┌─ DOCUMENT
Tournament information
- Dates: 12–14 February 2016
- Venue: Evenementenhal
- Location: Venray
- Country: Netherlands
- Organisation(s): PDC
- Format: Legs
- Prize fund: £115,000
- Winner's share: £25,000
- High checkout: 170 Michael van Gerwen

Champion(s)
- Michael van Gerwen

= 2016 Dutch Darts Masters =

The 2016 Dutch Darts Masters was the first of ten PDC European Tour events on the 2016 PDC Pro Tour. The tournament took place at the Evenementenhal, Venray, Netherlands, between 12–14 February 2016. It featured a field of 48 players and £115,000 in prize money, with £25,000 going to the winner.

Michael van Gerwen was the defending champion, having beaten Justin Pipe 6–0 in the final of the previous edition, and he retained his title by defeating Daryl Gurney 6–2 in the final.
└─
┌─ DATASET EXCERPT
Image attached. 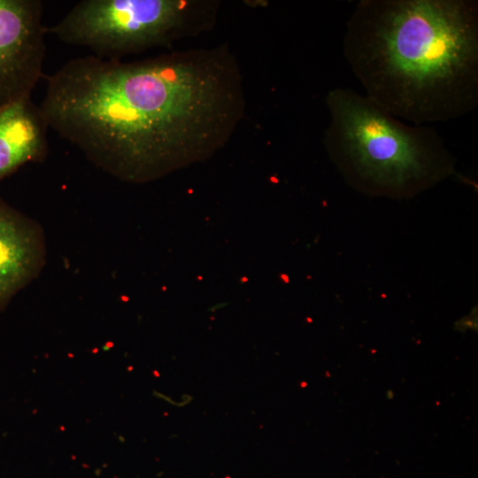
└─
- _DIRECTION 1_
Answer these from the Dutch Darts Masters article:
(a) In which town was the tournament held?
(b) How many players made up the field?
(c) Whom did the champion beat in the final, and by what score?
- _DIRECTION 2_
Swap "prize money" for "total winnings" in the Dutch Darts Masters article, giving the passage starting with "- Michael van" and going on through "to the winner.".
- _DIRECTION 3_
Resume the Dutch Darts Masters article, writing on from its last sentence.

- _FINAL RESULT 1_
(a) Venray
(b) 48
(c) Daryl Gurney, 6–2

- _FINAL RESULT 2_
- Michael van Gerwen

= 2016 Dutch Darts Masters =

The 2016 Dutch Darts Masters was the first of ten PDC European Tour events on the 2016 PDC Pro Tour. The tournament took place at the Evenementenhal, Venray, Netherlands, between 12–14 February 2016. It featured a field of 48 players and £115,000 in total winnings, with £25,000 going to the winner.

- _FINAL RESULT 3_
==Prize money==
This is how the prize money is divided:

| Stage (num. of players) |  | Prize money |
|---|---|---|
| Winner | (1) | £25,000 |
| Runner-up | (1) | £10,000 |
| Semi-finalists | (2) | £5,000 |
| Quarter-finalists | (4) | £3,500 |
| Third round losers | (8) | £2,000 |
| Second round losers | (16) | £1,500 |
| First round losers | (16) | £1,000 |
| Total | £115,000 |  |

==Qualification and format==
The top 16 players from the PDC ProTour Order of Merit on 15 January automatically qualified for the event and were seeded in the second round.

The remaining 32 places went to players from three qualifying events - 20 from the UK Qualifier (held in Wigan on 17 January), eight from the European Qualifier and four from the Host Nation Qualifier (both held on 23 January).

The following players took part in the tournament:

Top 16
1. NED Michael van Gerwen (winner)
2. ENG Michael Smith (third round)
3. SCO Peter Wright (third round)
4. ENG James Wade (third round)
5. BEL Kim Huybrechts (second round)
6. ENG Adrian Lewis (quarter-finals)
7. ENG Ian White (second round)
8. ENG Dave Chisnall (quarter-finals)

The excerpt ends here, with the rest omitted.